To ride the AI trend, Alphabet stock is a stronger option than Meta Platforms.

JEFF REEVES’ NUMBERS STRENGTH
Meta Platforms appears to be a company that just won’t stop, with shares more than tripling this year. However, if given the option, investors may prefer to select Alphabet, a rival in digital advertising.

Yes, Facebook parent Meta Platforms exceeded profit estimates and provided upbeat guidance. However, just as investors were celebrating those accomplishments, the European Union fined Meta $1.3 billion for data privacy violations.

Alphabet Inc., Google’s parent company, is up roughly 40% year to date. Even if results weren’t as huge on Wall Street, the report was encouraging. In fact, a deeper look reveals why this stock may be a better option right now than Meta. Here are the key elements to consider when comparing these digital advertising behemoths — and why I’m betting on Alphabet.

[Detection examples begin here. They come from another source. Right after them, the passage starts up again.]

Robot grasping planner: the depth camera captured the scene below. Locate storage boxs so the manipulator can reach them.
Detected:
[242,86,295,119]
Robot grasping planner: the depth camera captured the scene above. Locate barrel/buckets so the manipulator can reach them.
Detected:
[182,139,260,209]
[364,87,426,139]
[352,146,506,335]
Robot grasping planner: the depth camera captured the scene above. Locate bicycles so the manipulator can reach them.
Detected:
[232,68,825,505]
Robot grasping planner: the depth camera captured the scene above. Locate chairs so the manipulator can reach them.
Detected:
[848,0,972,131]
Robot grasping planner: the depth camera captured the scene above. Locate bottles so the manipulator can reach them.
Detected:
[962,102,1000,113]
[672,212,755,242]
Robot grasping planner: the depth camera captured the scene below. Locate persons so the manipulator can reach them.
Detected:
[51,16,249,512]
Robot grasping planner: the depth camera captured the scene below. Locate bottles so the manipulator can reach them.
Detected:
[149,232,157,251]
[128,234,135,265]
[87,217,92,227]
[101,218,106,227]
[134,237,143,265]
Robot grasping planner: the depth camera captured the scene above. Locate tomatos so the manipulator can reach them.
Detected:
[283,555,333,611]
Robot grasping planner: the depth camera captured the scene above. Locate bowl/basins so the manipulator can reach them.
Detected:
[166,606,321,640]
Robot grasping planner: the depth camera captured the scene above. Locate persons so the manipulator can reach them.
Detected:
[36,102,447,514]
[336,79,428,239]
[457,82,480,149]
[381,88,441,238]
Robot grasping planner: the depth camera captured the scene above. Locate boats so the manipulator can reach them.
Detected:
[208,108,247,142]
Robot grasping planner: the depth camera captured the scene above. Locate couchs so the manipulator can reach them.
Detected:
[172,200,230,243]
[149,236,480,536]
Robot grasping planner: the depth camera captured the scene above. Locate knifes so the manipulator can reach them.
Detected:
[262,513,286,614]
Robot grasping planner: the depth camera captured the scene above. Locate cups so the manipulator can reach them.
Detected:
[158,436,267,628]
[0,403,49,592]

Google advertising dominate and are more transactional:

According to Insider Intelligence, Meta has a 20.1% worldwide digital ad market share, trailing Google’s 28.4%. But, more crucially, Google’s composition is now more favourable. According to a recent analysis in the advertising industry newspaper Digiday, there is a growing tendency towards “retail media” that targets customers at or around their transactions – typically to persuade them to choose Brand A over Brand B. That makes basic sense in a harsher spending climate with fewer funds to go around, and will help Alphabet or even smaller competitor Amazon.com, which has 7.5% of the global ad market, more than Meta.

While advertising remains Alphabet’s main source of revenue, its year-end report indicated that in 2022 it collected $59.0 billion from Google advertisements — followed by $8.8 billion from “other” Google services like as its Play app store and products such as Fitbit, Nest, and Pixel devices. In addition, it received $7.3 billion from its rapidly expanding Google Cloud division.

Meanwhile, Meta’s financials only contain a hazy “non-advertising revenue” category for Oculus VR devices and developer fees, and that figure was less than $3 billion for the entire year of 2022. In other words, if the main ad business suffers, Facebook and Meta will suffer much more.

While CEO Mark Zuckerberg has recently emphasised Meta’s interest in AI,

the truth is that a major reason this stock has plummeted in recent years was a flop in a different area of technology – the metaverse, from which the business derives its name.

Indeed, Meta shares are down almost 30% from their peak in 2021 as a result of the company’s errors. Meanwhile, Alphabet has been discreetly investing in artificial intelligence for years. It purchased a ChatGPT competitor dubbed Anthropic in 2022, before we even understood what ChatGPT was. Then, in 2014, it purchased an AI firm called DeepMind, followed by a series of further acquisitions. In other words, if you want a business that has been actively thinking about AI for years rather than toying with cartoonish avatars and arriving late to the party, Alphabet is the way to go.

Tiktok/Twitter issues do not match Facebook/Instagram growth:

With Meta’s reliance on social advertising, it’s evident that the firm lives and dies by this revenue stream. But, for the record, if you believe that a Tiktok ban (even if such a restriction is achievable) will drive a flood of refugees to Facebook and Instagram, you should reconsider. The same is true for elderly people who are dissatisfied with recent developments at Twitter Inc. If people abandon Facebook, it appears that some upstart alternative will profit, much like Tiktok or Snapchat did in previous years, rather than the exodus leading to a return to Facebook.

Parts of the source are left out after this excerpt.